━━ Document text ━━

The City Hall War, Bull Hill, and General Tarsney In 1892, Sam and Lou filed a claim on the Forest Queen Mine, near Cripple Creek. The mine would make them rich men for many years to come.
In March of 1894, Colorado Governor Davis H. Waite brought the state militia to downtown Denver, with their gatling guns, field artillery and mounted troops, to evict certain board members from City Hall.
A standoff ensued between the militia and the Denver municipal machine policemen, firemen and politicos resisting the idea that the governor could control city politics. The confrontation was eagerly observed by thousands of spectators, seemingly oblivious to the explosive nature of the situation.
The state supreme court ended the conflict a few days later without bloodshed, ruling that the governor did have the right to replace commissioners at City Hall, but lacked the authority to have General Thomas Tarsney and the Colorado infantry do it for him.
Soapy Smith is said by some accounts to have played a highly visible role in the resistance at City Hall, but we don't know what Lou and Sam were doing. The good old boys of the Denver machine, however, were the same old friends Lou and Sam relied upon as they consolidated their power.
A few months after the confrontation at City Hall, workers at many Cripple Creek mines went on strike, demanding an eight-hour day. Waite again called up Tarsney and his infantry, this time to try keeping peace between the miners, barricaded atop Bull Hill (visible just below the Forest Queen on the map above), and the county sheriff, his men, and a raft of strike breakers from Denver. Many of these were former cops and firemen, unhappy with the governor for his actions in Denver.
There was some violence, and Tarsney's handling of the affair was been characterized as inept. Many of the strikers ended up as irate with the general as the hired thugs from Denver. A few weeks after the standoff at Bull Hill, Tarsney was tarred and feathered outside Colorado Springs.

━━━
━━ Data below ━━

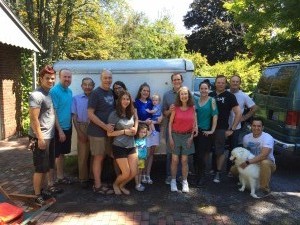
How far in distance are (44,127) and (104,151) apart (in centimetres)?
104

━━━

_Directions_
1. Revise the City Hall War text starting with "The state supreme" and going on through "it for him.", replacing "Colorado infantry" with "state militia".
2. Answer these questions from the City Hall War text.
(a) In what year did Sam and Lou file a claim on the Forest Queen Mine?
(b) What did the striking workers at the Cripple Creek mines demand?
(c) Where was Tarsney tarred and feathered?
3. Pick up the City Hall War and Bull Hill account after its last sentence and carry it on.
The data is separate material and unrelated to the text about the City Hall War.

_Your written answers_
1.
The state supreme court ended the conflict a few days later without bloodshed, ruling that the governor did have the right to replace commissioners at City Hall, but lacked the authority to have General Thomas Tarsney and the state militia do it for him.

2.
(a) 1892
(b) An eight-hour day
(c) Outside Colorado Springs

3.
Now the Rocky Mountain News, August 7, 1894 informs us that detectives Eales and Duffield were assigned by Chief of Police Armstrong of Denver to extract a confession from one of the accused tar-and-featherers, Joe Wilson, who eventually implicated the sheriff's department in El Paso County.
In the same issue, we are told that Tarsney had since returned to Colorado Springs, where he was to face charges of contempt of court. He was guarded on his journey by the highest officers of the National Guard, the attorney general, and six Denver city detectives: Eales, Duffield, Connors, Peterson, Cross and Parker.
The piece of the puzzle that interests us most comes from an August 16, 1894 article in the Colorado Springs Weekly Gazette:
Yesterday Peter Eales and Detectives Duffield, Harris and Lew Blonger came down and as usual landed in Oldtown. The usual batch of warrants that usually follows Eales's advent to this county have failed to materialize, up to date.
So was "Lew" also a city detective? Or does the sentence merely seem to imply that Lou was also a detective?
For his part, Eales was a former marshal of Cripple Creek, and later absconded to Alaska with $6000 he had been sent to retrieve in an official capacity.
Bottom line, the story is becoming clearer, and all the strands would suggest that the larger situation was one that should have concerned Lou and Sam greatly, on several levels as mine owners, as players on the Denver political scene, and perhaps as "law enforcement professionals" of some kind. There may be an important chapter here.
There is almost certainly more to know. Unfortunately for us, the brothers also had a cozy relationship with the local papers, and rarely saw their name in print where others would not have the luxury.